:: Data in this exercise

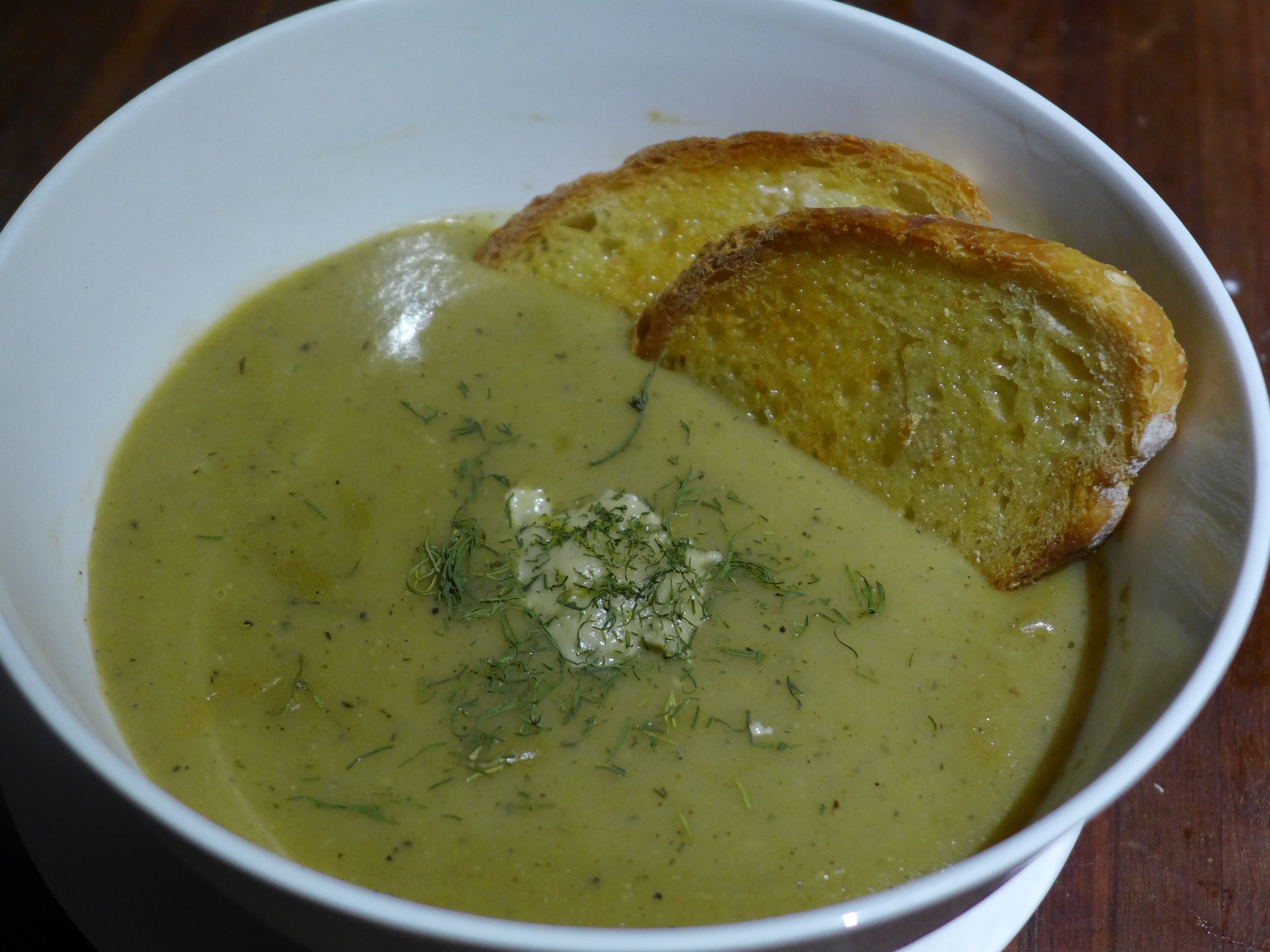 brussels sprout and potato soup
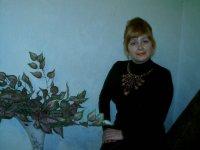 Светлана Иванова, 20 октября 1960, Салават, id16300379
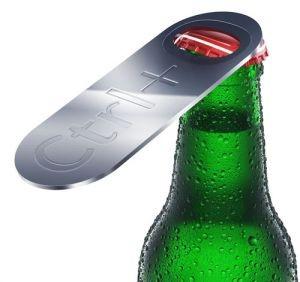 Открывашка для пива Ctrl+O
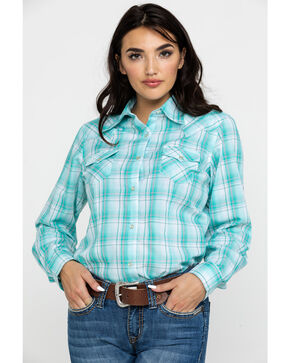 Wrangler Women's Teal Plaid Long Sleeve Western Shirt , Teal, hi-res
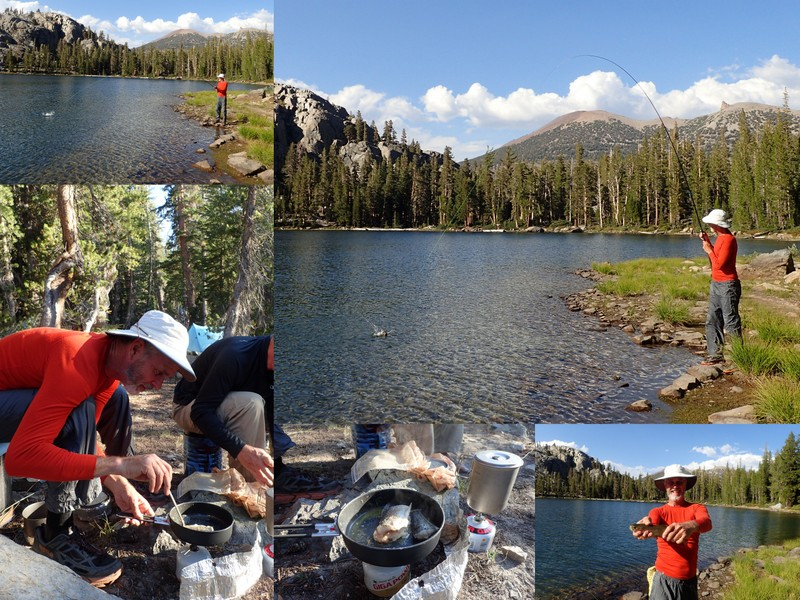 The following morning, the crew woke early and quickly packed up camp - you get fairly efficient after 18 days! We dropped into Shadow Lake and then crossed ...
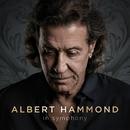 In Symphony/Albert Hammond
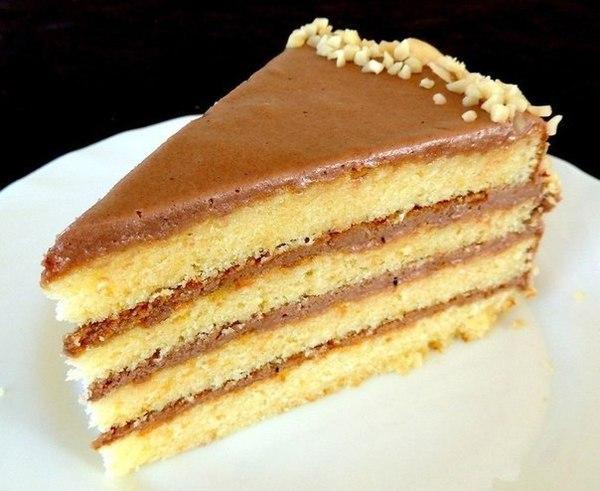 Торт Маша — десерт, который принесет массу удовольствия! Готовить проще-простого!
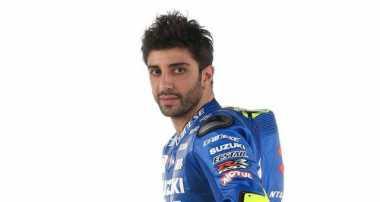 Iannone: Kecepatan Mesin Ducati Buat Saya Sebal!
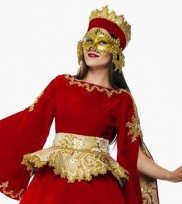 Костюмы для взрослых, карнавальные костюмы для взрослых, новогодние костюмы для взрослых, экспресс доставка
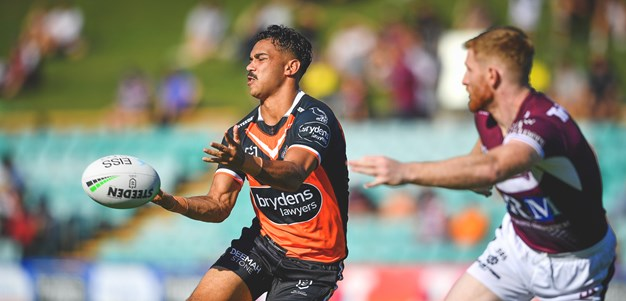 Laurie makes great first impression in Wests Tigers romp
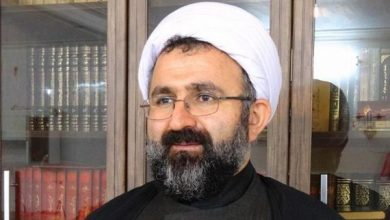 "Photo of ""قد يصاب بكورونا"".. فقيه إيراني يجيب على سؤال عن عدم تدخل "" المهدي """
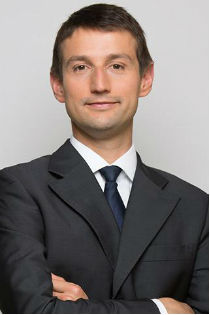 Jean-Luc Heckenroth, Collaborateur senior - BCTG Avocats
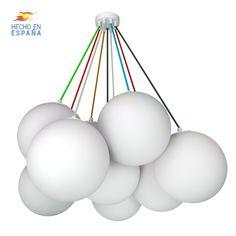 Luz Led, Ceiling Lights, Lighting, Home Decor, Ceiling Light Fixtures, Pendant Chandelier, Clouds, Decoration Home, Light Fixtures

::::

About this task | Word for word, copy out each record; do not include pictures.

Solved problem |
 brussels sprout and potato soup
 Светлана Иванова, 20 октября 1960, Салават, id16300379
 Открывашка для пива Ctrl+O
 Wrangler Women's Teal Plaid Long Sleeve Western Shirt , Teal, hi-res
 The following morning, the crew woke early and quickly packed up camp - you get fairly efficient after 18 days! We dropped into Shadow Lake and then crossed ...
 In Symphony/Albert Hammond
 Торт Маша — десерт, который принесет массу удовольствия! Готовить проще-простого!
 Iannone: Kecepatan Mesin Ducati Buat Saya Sebal!
 Костюмы для взрослых, карнавальные костюмы для взрослых, новогодние костюмы для взрослых, экспресс доставка
 Laurie makes great first impression in Wests Tigers romp
 "Photo of ""قد يصاب بكورونا"".. فقيه إيراني يجيب على سؤال عن عدم تدخل "" المهدي """
 Jean-Luc Heckenroth, Collaborateur senior - BCTG Avocats
 Luz Led, Ceiling Lights, Lighting, Home Decor, Ceiling Light Fixtures, Pendant Chandelier, Clouds, Decoration Home, Light Fixtures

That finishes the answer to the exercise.